SELECTION ▸
As of October 1st, Microsoft has released SharePoint Syntex to Microsoft 365. Now, what exactly IS SharePoint Syntex? SharePoint Syntex comes from the Project Cortex initiative from Microsoft, and it is essentially a Machine Learning service that can pull information from your documents and add it as Metadata in a SharePoint Library. As someone who has worked with Metadata in SharePoint, and speaking on behalf of all my clients, I can honestly say “It’s about time!”
Let’s Rip some Metadata
So, let’s dive right in with a personal use case of mine. I have a nice big folder in my OneDrive that contains all of my expense receipts from my time at my current company. It contains all flights, car rental, taxi, uber, etc. For our needs today, I want to extract the total amount I spent on each Delta flight for the past 5 years. We’ll start by getting SharePoint Syntex enabled in the Tenant, Create and Train our model, and then get it applied to all of my expenses in a SharePoint library.
Step 1: Get SharePoint Syntex Enabled and Configured
The first thing you will need in order to leverage SharePoint Syntex, is a license. Our friends at Microsoft offer a free trial, which can be found here: https://www.microsoft.com/en-us/microsoft-365/enterprise/sharepoint-syntex?activetab=pivot%3aoverviewtab
- Sign up for the trial, or if you already have purchased licenses, make sure it is enabled on your user in the M365 Admin Center. While in the Admin Center, click on “Setup” on the left hand Nav and scroll down until you see the “Organizational knowledge” section. Click on “Automate content understanding” to start the setup.

SUPPLIED DATA ▸
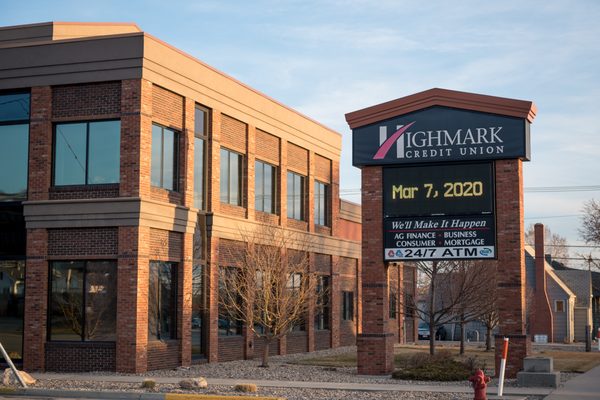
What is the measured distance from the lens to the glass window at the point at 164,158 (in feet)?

WHAT YOU WILL DO ▸
[1] Reproduce the part of the SharePoint Syntex post starting with "Let’s Rip some" and going on through "expenses in a SharePoint library.".
[2] Put this sentence from the SharePoint Syntex post into Spanish: "As of October 1st, Microsoft has released SharePoint Syntex to Microsoft 365."
The data is separate from the SharePoint Syntex post.

IN RESPONSE ▸
[1]
Let’s Rip some Metadata
So, let’s dive right in with a personal use case of mine. I have a nice big folder in my OneDrive that contains all of my expense receipts from my time at my current company. It contains all flights, car rental, taxi, uber, etc. For our needs today, I want to extract the total amount I spent on each Delta flight for the past 5 years. We’ll start by getting SharePoint Syntex enabled in the Tenant, Create and Train our model, and then get it applied to all of my expenses in a SharePoint library.

[2] A partir del 1 de octubre, Microsoft ha lanzado SharePoint Syntex para Microsoft 365.